According to the Cinderhazel book review, how many dirty fireplaces does Prince Alarming's castle have?

[DOCUMENT SEGMENT Boundary: Start]

When I found Cinderhazel in between dozens of Second Hand Picture books I wasn’t sure I should buy it. However, I found it would do nicely for our July/August Fractured Fairy Tale theme. Before I head to my review, this is my first time (its usually Myra who gets to write on Tuesday) joining Book Talk Tuesday hosted by Kelly Butcher from Lemme Library.
The story of Cinderella is one of the more popular of tales. I remember growing up associating Cinderella with blond hair, blue ball gown and a glass slipper. I imagined pumpkins and mice turning to coaches and horses respectively. I can even hear the Bibbidi-bobbidi-Boo.
I considered Disney’s version of the tale as the true plot of this popular princess fairy tale. Yet, truthfully speaking the popular Cinderella story is already a fractured fairy tale of the Grimm brothers’ darker version of the tale.
However, the original is lost to obscurity (or censored from children) and we find ourselves with fractured tales of the more sanitized version of Cinderella. Cinderhazel is just one of the many variations to this tale. We’ve seen it told as a true story in Drew Barrymore’s Ever After or as a Chinese Princess. While most of these versions lean towards the serious with some social commentary on the portrayal of helpless females, CinderHazel leans towards the outrageous, the crazy and the silly.
There are no Princesses here
Lattimore’s Cinderella is a witch and while her step sisters (also witches) look down on her she finds pride in being called Cinderhazel.
You are disgusting! Absolutely yucky!…All you think about is dirt. For all the time you spend in that fireplace, we ought to call you CinderHazel. Ooooh, would you? Asked Cinderhazel.
Cinderhazel’s reply is very much different from the original, for Lattimore’s heroine loves her dirt and her filth so much more than being in a ball.
Oh! Who cares? Muttered CinderHazel. “Who wants to dance with some hoity-toity prince anyway?”
But where else can the plot progress if CinderHazel has such loathing for Princes and Balls? The story however keeps to the original with a witchy godmother telling CinderHazel that Prince Alarming is the King of Dirt and his castle has 18 dirty fire places. What’s a dirt-lover got to do?
Nothing is usual in Lattimore’s version of Cinderella. There are no beautiful gowns or coaches. Witchy outfits and flying canister vacuums take center stage. There are no beautiful balls and charming princes only Halloween dances and Prince Alarming.
There’s nothing typical about it
Cinderella’s entrance takes everyone’s breath away as seen in Drew Barrymore’s Ever After and all the other beautiful girls make a sudden ball entrance. Cinderhazel does the same by literally taking everyone’s breath away with dust as she comes falling down from the chimney. Moreover, there was no prince to watch from the throne, but a lump of dirt peeping from the corner. When they do meet, there were no flying hearts or sparkling stars as seen in this exchange:
“You know, I came here tonight because I was told not to.” said Cinderhazel. And she rubbed her nose with the hem of her skirt. The Prince thought for a moment. “I would ask you to stick around.” He said, “But I’m not sure there’s enough dirt for two of us.”
Lattimore’s atypical version of Cinderella however stops in character choice, for in the end Cinderhazel and Prince Alarming lived filthily ever after.
Cinderhazel isn’t the book for parents to teach children of cleanliness and obedience. Not really. However, it’s a nice way to add some silly elements into the story. Rather than looking at the obvious, I find that Lattimore’s story of this crazy little witch offers a wonderful discussion on beauty, on fun and seeing the goodness in things. If anything, it celebrates a certain amount of individuality. Cinderhazel isn’t a push over, she doesn’t cry in the corner, she decides and acts. She is herself and that is enough.

[DOCUMENT SEGMENT Boundary: End]
[LISTED ENTRIES Boundary: Start]

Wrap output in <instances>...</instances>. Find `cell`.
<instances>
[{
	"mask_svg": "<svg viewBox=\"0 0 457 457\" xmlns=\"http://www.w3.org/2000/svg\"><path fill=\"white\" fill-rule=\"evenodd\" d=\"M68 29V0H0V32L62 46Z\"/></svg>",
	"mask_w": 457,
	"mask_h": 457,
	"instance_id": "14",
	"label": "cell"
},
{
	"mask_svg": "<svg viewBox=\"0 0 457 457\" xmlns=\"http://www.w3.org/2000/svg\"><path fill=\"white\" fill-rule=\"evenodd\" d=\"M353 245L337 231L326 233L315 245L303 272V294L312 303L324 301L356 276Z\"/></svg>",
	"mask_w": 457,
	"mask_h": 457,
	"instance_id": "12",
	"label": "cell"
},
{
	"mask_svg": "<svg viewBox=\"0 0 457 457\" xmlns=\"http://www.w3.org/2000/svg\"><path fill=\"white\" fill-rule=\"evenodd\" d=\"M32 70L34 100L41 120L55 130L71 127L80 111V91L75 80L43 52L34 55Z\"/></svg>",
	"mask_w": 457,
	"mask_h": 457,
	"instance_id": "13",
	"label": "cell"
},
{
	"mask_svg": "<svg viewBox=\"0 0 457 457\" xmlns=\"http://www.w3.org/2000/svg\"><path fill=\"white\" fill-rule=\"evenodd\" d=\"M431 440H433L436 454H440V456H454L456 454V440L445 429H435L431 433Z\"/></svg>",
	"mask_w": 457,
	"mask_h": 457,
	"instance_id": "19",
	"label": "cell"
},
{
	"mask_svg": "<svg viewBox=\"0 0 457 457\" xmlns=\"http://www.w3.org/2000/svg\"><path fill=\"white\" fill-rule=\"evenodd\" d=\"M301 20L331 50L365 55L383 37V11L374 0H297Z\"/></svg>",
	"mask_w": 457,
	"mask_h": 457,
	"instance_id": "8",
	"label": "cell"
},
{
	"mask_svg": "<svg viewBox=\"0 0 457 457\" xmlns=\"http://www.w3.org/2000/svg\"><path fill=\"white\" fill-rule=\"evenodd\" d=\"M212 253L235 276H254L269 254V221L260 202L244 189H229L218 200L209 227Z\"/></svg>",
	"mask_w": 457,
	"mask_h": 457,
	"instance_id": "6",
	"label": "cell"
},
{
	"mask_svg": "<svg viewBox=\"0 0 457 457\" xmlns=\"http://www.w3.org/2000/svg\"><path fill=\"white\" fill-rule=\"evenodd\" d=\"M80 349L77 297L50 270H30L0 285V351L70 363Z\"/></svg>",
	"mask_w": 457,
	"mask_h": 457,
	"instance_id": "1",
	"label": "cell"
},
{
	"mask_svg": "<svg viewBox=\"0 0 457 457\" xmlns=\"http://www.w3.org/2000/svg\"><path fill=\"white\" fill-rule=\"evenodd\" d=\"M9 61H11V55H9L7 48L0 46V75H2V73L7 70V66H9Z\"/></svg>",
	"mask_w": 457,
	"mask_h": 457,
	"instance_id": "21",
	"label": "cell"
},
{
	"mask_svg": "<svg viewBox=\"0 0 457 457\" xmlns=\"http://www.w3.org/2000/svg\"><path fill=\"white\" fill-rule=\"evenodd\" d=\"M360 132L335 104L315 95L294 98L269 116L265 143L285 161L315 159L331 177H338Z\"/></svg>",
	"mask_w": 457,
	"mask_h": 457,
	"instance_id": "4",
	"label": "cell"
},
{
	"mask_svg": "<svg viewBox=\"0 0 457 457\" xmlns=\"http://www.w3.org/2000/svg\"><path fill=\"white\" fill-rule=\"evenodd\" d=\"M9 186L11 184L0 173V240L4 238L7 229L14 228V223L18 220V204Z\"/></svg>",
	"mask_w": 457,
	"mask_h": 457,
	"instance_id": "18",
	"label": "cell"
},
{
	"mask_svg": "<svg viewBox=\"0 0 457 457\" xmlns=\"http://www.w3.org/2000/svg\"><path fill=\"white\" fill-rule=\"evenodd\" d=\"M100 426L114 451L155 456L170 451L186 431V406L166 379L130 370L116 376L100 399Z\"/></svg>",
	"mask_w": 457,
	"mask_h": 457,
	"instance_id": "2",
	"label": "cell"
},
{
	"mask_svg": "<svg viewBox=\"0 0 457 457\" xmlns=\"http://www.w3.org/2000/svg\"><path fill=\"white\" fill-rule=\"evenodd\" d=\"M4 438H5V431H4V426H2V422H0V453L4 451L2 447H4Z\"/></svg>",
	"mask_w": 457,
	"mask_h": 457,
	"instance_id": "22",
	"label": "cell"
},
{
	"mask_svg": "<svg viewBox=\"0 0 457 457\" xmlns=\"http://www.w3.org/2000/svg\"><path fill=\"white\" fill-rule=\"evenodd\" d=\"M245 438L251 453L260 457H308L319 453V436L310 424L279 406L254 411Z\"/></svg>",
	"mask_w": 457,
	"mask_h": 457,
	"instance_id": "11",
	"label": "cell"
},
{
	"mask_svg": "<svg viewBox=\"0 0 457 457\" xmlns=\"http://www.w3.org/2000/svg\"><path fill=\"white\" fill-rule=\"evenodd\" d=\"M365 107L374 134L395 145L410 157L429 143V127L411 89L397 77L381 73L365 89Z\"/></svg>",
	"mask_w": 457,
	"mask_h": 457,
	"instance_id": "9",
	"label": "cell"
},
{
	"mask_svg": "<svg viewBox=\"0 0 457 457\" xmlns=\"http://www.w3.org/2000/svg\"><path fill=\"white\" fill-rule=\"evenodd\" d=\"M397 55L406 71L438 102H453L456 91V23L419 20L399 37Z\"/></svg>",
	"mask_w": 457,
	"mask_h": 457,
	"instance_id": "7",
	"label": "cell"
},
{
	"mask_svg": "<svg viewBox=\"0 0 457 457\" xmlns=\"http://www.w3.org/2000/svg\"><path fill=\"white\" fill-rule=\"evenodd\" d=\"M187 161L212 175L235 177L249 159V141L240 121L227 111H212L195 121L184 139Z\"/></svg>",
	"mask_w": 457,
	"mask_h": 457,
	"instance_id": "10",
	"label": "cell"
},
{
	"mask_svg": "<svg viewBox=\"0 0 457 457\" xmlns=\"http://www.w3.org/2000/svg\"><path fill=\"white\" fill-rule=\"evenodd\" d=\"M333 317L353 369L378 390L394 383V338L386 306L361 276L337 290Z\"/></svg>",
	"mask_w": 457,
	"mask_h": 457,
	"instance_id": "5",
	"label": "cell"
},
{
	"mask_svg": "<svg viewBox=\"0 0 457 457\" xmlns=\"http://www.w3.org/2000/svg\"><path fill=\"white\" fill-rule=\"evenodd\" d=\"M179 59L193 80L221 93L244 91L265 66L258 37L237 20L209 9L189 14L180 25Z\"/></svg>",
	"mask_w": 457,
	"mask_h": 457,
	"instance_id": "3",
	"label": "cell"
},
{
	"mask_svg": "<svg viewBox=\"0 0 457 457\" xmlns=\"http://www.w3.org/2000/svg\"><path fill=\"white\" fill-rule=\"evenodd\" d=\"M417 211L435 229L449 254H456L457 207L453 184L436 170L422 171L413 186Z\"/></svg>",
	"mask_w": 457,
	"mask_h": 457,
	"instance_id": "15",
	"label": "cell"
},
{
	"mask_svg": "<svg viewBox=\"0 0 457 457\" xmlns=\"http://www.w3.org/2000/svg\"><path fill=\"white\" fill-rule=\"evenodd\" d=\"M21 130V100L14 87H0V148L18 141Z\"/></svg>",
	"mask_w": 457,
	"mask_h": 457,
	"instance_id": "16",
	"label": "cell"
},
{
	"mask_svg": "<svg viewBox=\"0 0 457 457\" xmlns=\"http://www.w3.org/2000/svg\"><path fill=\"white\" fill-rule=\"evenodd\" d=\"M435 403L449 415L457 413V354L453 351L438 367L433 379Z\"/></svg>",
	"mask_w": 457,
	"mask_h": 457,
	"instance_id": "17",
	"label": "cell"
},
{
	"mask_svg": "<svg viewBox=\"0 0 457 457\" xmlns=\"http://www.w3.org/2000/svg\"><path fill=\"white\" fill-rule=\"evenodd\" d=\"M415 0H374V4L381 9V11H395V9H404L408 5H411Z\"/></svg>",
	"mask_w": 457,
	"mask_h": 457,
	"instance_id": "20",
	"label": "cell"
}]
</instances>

[LISTED ENTRIES Boundary: End]

▶ **FINISHED TASK**: 18 dirty fireplaces.